(Entries taken from a collection)
++++++++++++++++++++

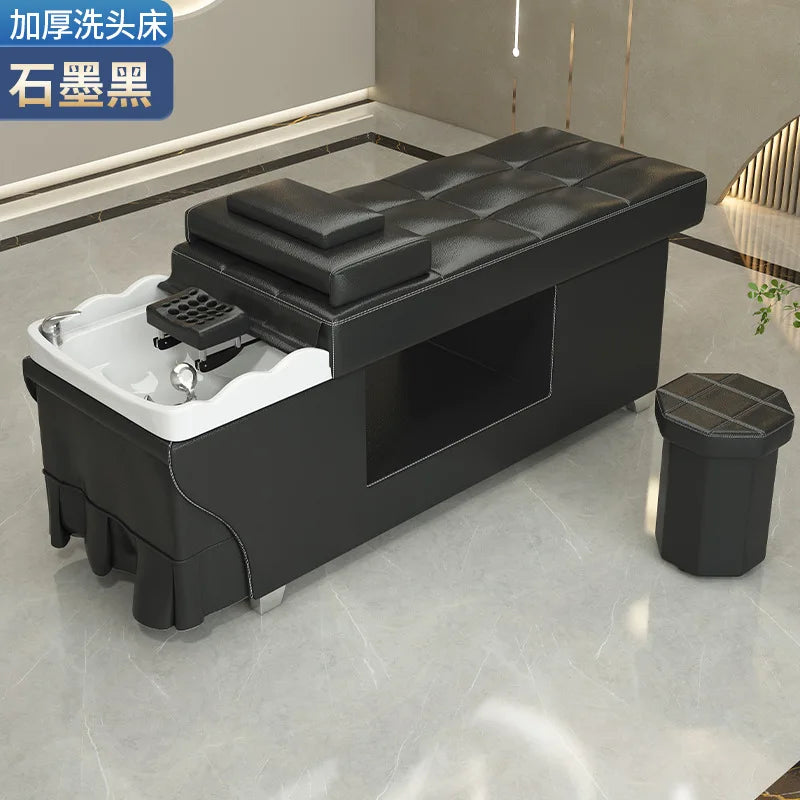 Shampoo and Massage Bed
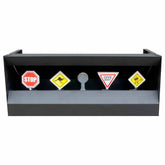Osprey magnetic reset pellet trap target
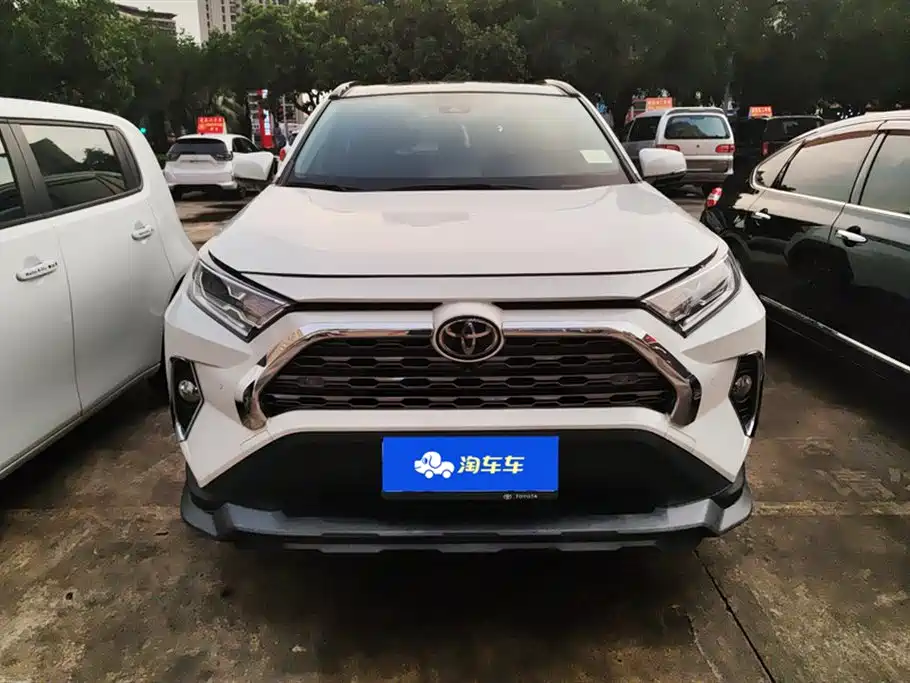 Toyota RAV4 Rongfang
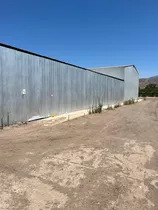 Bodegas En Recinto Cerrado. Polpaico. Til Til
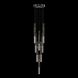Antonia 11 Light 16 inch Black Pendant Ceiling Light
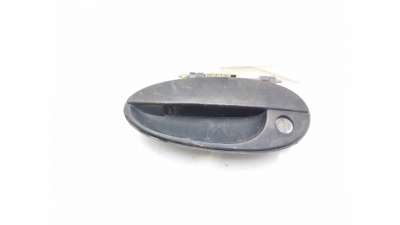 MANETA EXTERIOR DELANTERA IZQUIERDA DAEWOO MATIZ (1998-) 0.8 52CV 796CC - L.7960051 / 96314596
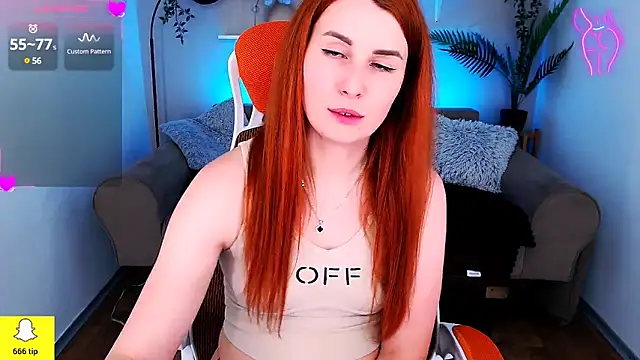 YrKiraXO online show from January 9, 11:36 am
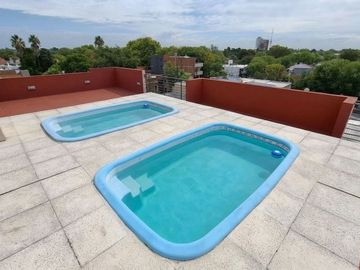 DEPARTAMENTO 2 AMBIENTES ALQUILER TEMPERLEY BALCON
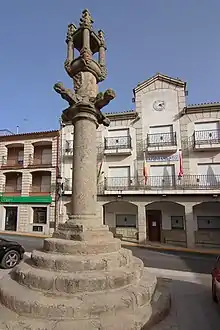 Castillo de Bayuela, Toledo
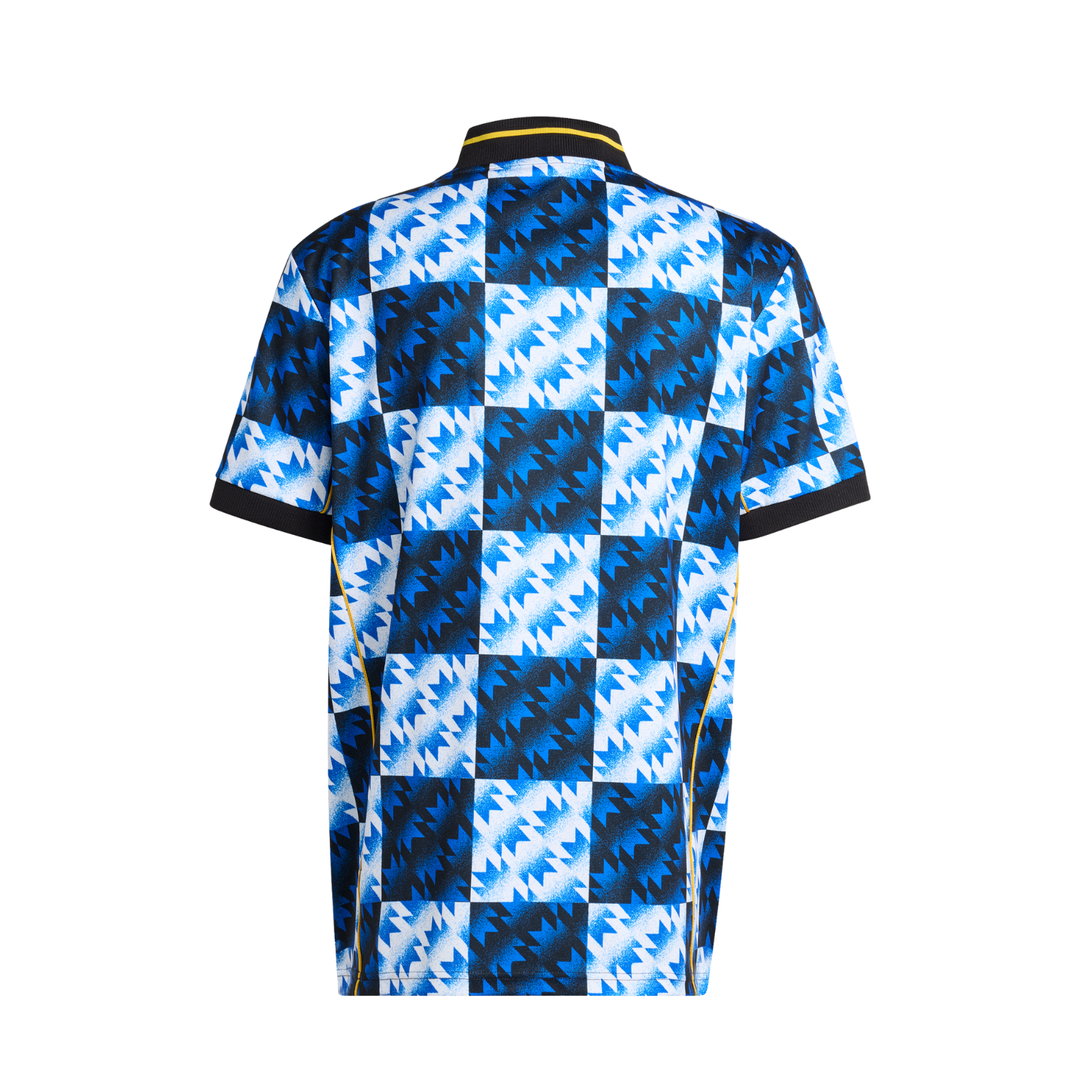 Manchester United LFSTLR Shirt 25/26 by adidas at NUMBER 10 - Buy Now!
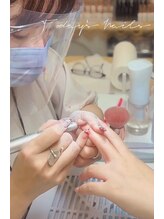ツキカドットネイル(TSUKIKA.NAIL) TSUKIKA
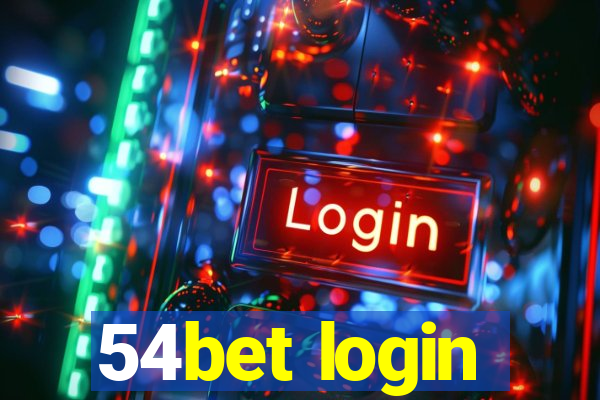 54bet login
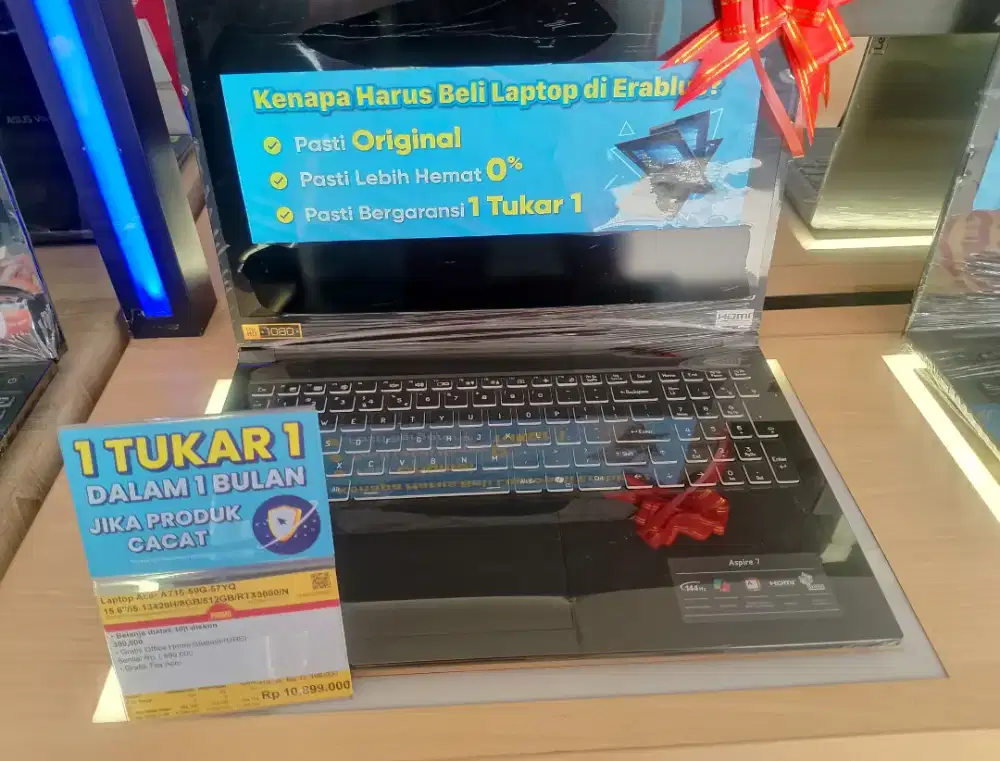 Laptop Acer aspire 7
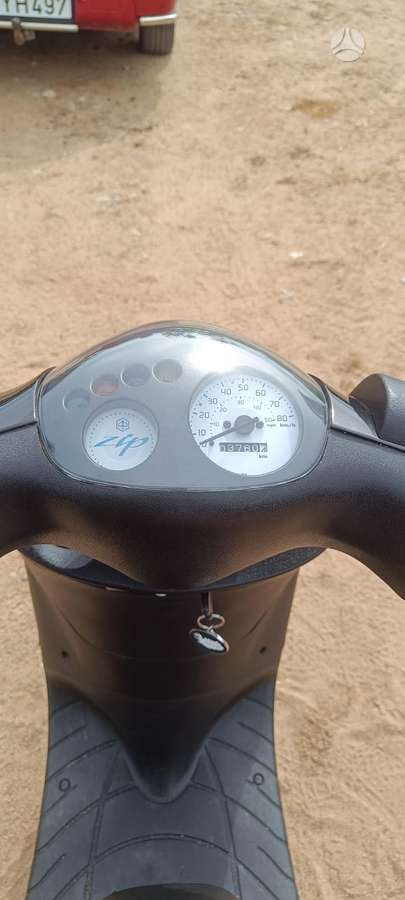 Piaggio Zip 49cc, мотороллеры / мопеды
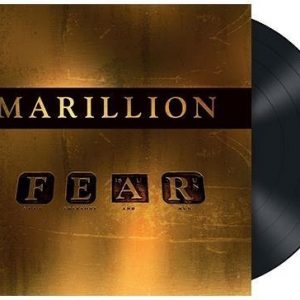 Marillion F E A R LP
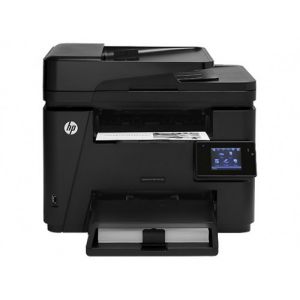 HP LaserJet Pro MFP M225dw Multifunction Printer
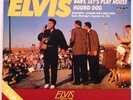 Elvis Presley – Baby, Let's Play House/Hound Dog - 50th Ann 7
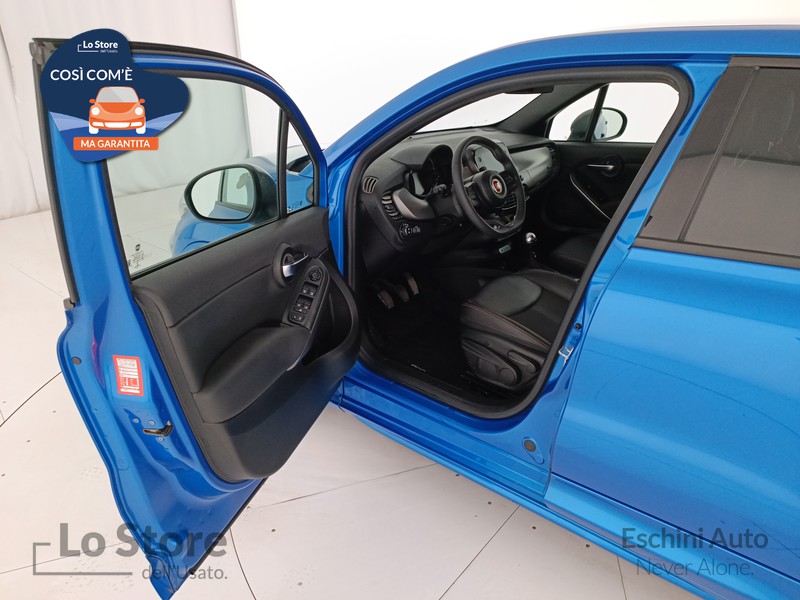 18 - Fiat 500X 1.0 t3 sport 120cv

++++++++++++++++++++

▶ _Required work_: With pictures left out, repeat exactly the lines from the one containing "Elvis Presley –" through the last line of the data above, inclusive, and nothing else.

▶ _Answer box_:
 Elvis Presley – Baby, Let's Play House/Hound Dog - 50th Ann 7
 18 - Fiat 500X 1.0 t3 sport 120cv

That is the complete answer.